鎮守大原稲荷神社

 蒼稲魂命を祀る大原稲荷神社は、江戸時代の天明2年(1782)それまで代田村字大原の、北外れを結界とし、村外からの悪霊を祓うため地元の人達らの寄合地としてあった杉林に社を建て、遠く京都の伏見稲荷大社まで出向き、神官羽倉摂津守宿禰信邦の直書を受けて稲荷神社が勧請されたのです。そのことから大原(羽倉)稲荷神社として伝わります。

 羽倉稲荷神社の「はぐら」がなまり「はぐさ神社」とも呼ばたそうですが、地元では普通は大原稲荷神社として節や祭礼に親しまれています。境内の末社には大鳥神社があり11月の酉の日には縁起物の熊手市が立ち、区内唯一の酉の市とあって大勢の人でにぎわいます。その他にも境内には沢山の神様が祭られています。

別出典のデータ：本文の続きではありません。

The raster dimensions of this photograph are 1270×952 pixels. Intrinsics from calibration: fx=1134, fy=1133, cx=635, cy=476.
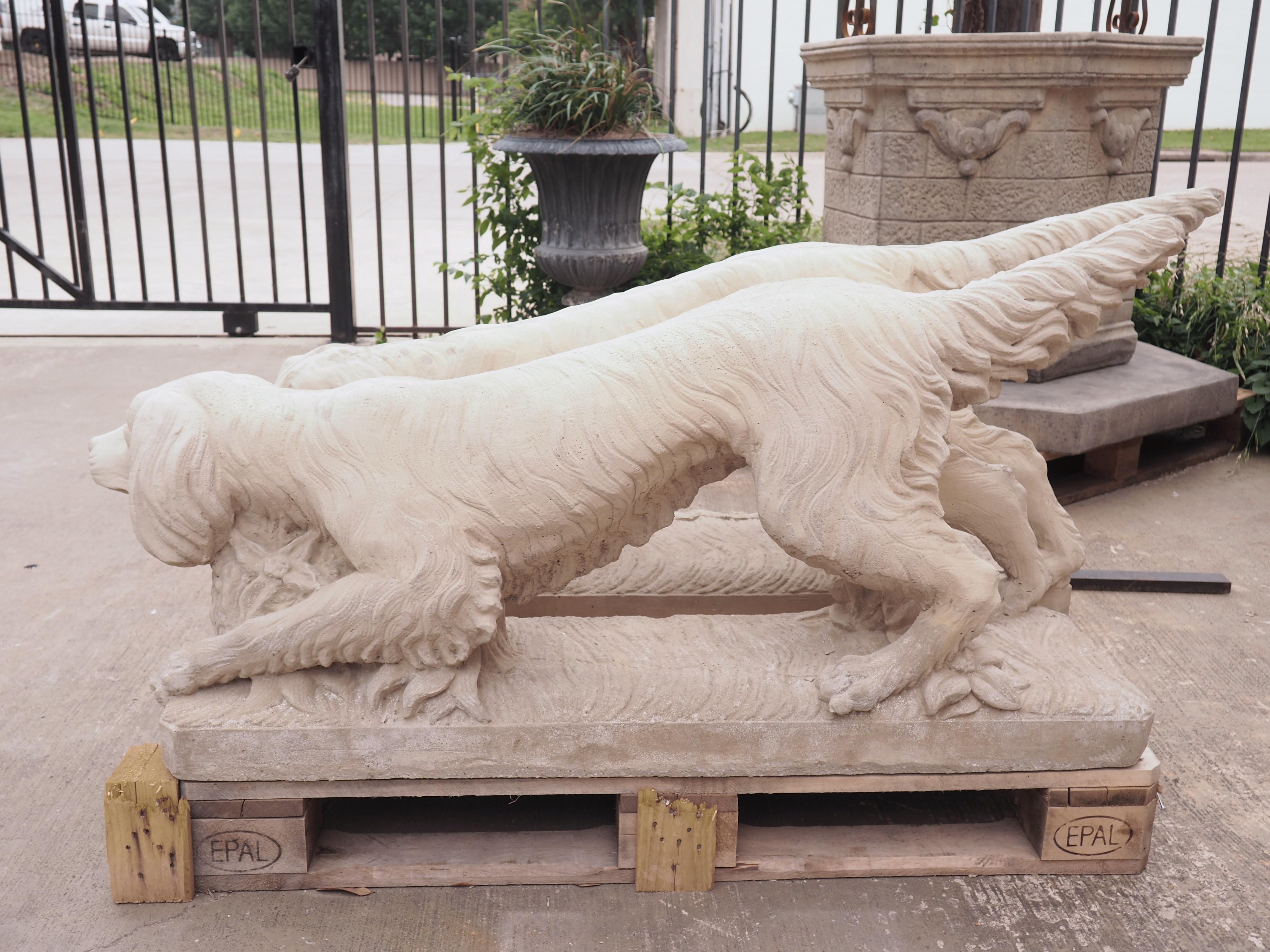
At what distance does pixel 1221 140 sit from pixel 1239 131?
12.8m

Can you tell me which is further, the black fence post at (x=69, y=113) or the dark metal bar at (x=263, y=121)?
the black fence post at (x=69, y=113)

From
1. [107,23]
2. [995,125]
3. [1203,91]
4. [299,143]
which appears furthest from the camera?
[107,23]

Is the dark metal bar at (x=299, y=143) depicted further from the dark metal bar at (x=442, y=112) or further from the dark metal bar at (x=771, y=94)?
the dark metal bar at (x=771, y=94)

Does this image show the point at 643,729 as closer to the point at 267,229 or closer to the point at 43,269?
the point at 43,269

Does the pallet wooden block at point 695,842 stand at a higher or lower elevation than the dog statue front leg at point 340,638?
lower

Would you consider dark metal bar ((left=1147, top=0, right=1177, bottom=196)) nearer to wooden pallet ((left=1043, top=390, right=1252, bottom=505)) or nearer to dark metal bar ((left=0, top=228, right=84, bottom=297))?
wooden pallet ((left=1043, top=390, right=1252, bottom=505))

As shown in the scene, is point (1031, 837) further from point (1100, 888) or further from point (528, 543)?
point (528, 543)

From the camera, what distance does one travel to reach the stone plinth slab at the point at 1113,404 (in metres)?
3.83

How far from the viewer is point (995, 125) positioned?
3.87 meters

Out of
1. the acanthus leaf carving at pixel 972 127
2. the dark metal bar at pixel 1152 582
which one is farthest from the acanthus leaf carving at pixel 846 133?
the dark metal bar at pixel 1152 582

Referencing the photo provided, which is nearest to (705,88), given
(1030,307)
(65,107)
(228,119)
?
(228,119)

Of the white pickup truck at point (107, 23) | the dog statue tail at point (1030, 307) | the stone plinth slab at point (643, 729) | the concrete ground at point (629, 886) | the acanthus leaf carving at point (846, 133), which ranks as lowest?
the concrete ground at point (629, 886)

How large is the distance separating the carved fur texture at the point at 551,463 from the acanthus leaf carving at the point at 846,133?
7.53 ft

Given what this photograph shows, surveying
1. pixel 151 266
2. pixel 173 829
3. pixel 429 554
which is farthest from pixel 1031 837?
pixel 151 266
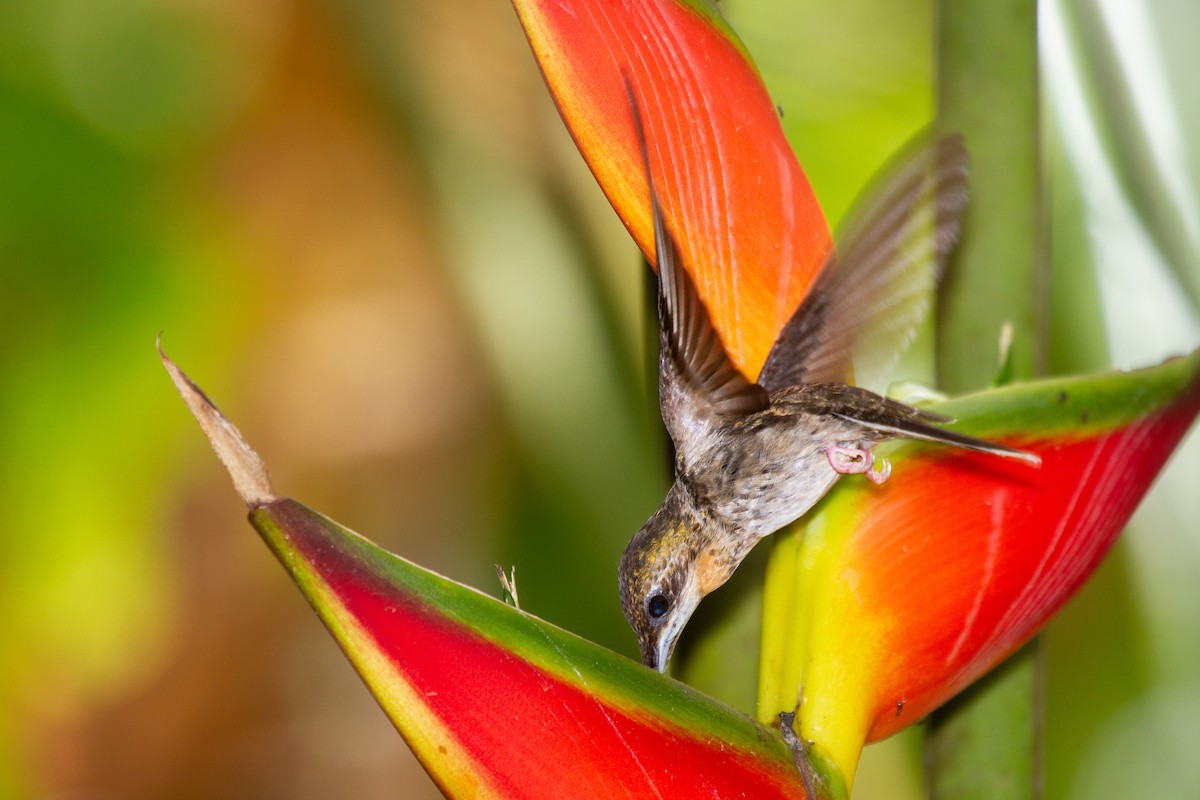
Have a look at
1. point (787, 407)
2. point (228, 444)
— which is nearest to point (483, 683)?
point (228, 444)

 京王線の線路が敷かれ、和田堀給水所が建設される以前の境内はもっと広がっていて、全体が杉林に覆われていたそうです。神社の北西は直ぐ菅原村(現松原)に接し、甲州街道が玉川上水を渡る橋が代田橋と呼ばれた橋が架かっていて、鳥居の前は堀の内の妙法寺と池上の本門寺を行き来する人たちも通っていたのです。また参道は東へ延びて鎌倉街道まで達していました。交通機関の発達と伴に参道は寸断され、橋は上水を暗渠にされて消え、今では京王線の駅名として代田橋は残るだけとなりました。


宮神輿

 大原稲荷神社の祭礼は、毎年九月の第二土曜日の次の日曜日に祭神の町内巡幸が行われます。御霊移しを終えた神輿は、秋祭りらしく屋根の鳳皇には豊作を祈願した稲穂を咥えさせて、飾り綱の下には力綱をしっかりと締め直し、明日の渡御を待つばかりです。 神輿の製作は行徳で、昭和七年とありますから、関東大震災の後の大変な時期に、宮総代を始め多くの氏子崇敬者方々のご尽力で奉納された貴重な町の財産です。